### EXERCISE OBJECTIVE
Skip the pictures, and retype the data below in full, exactly.

### INPUT MATERIAL

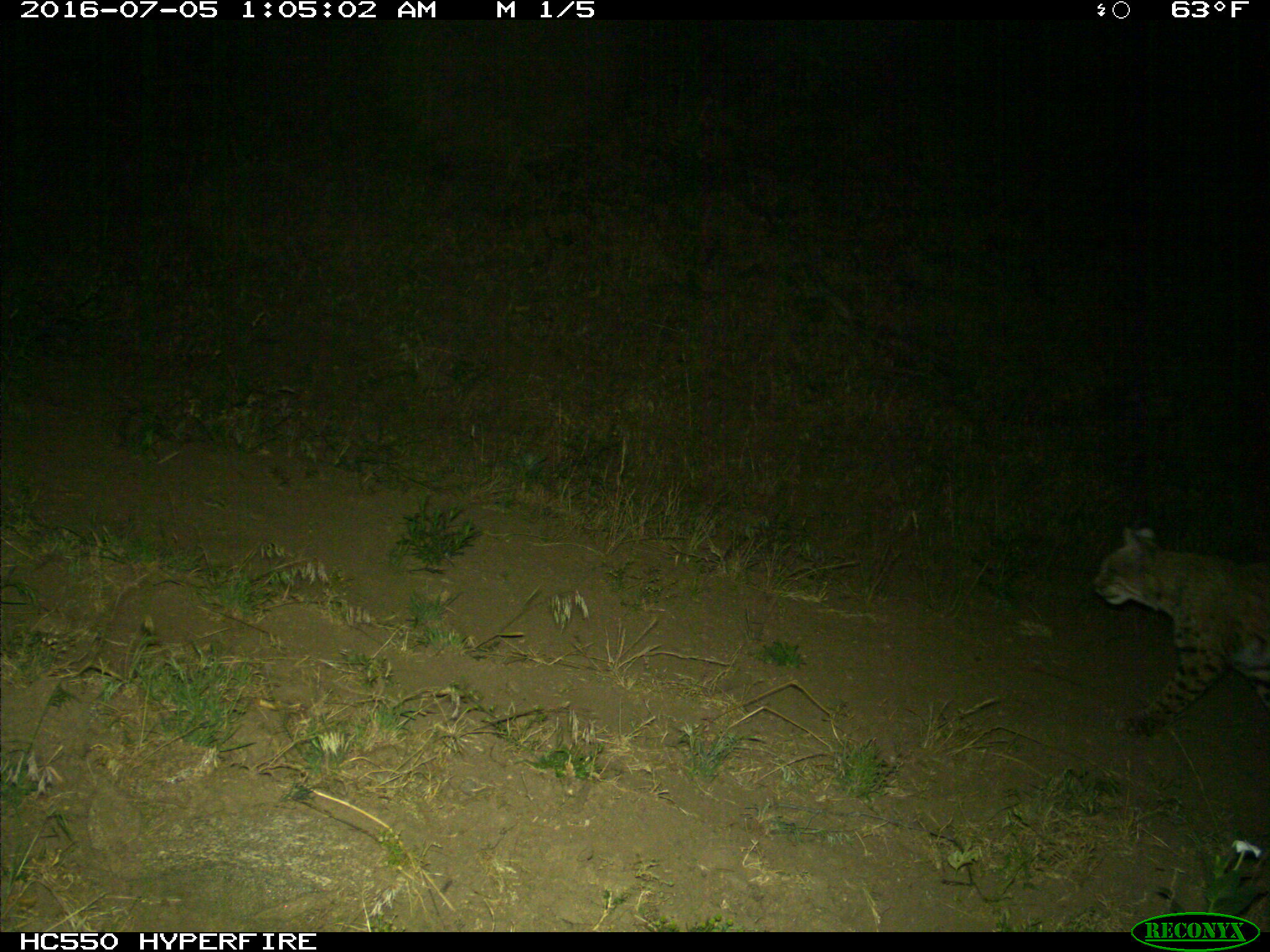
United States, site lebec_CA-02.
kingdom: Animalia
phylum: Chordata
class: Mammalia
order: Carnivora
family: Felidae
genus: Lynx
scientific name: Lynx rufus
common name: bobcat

### WRITTEN RESPONSE
United States, site lebec_CA-02.
kingdom: Animalia
phylum: Chordata
class: Mammalia
order: Carnivora
family: Felidae
genus: Lynx
scientific name: Lynx rufus
common name: bobcat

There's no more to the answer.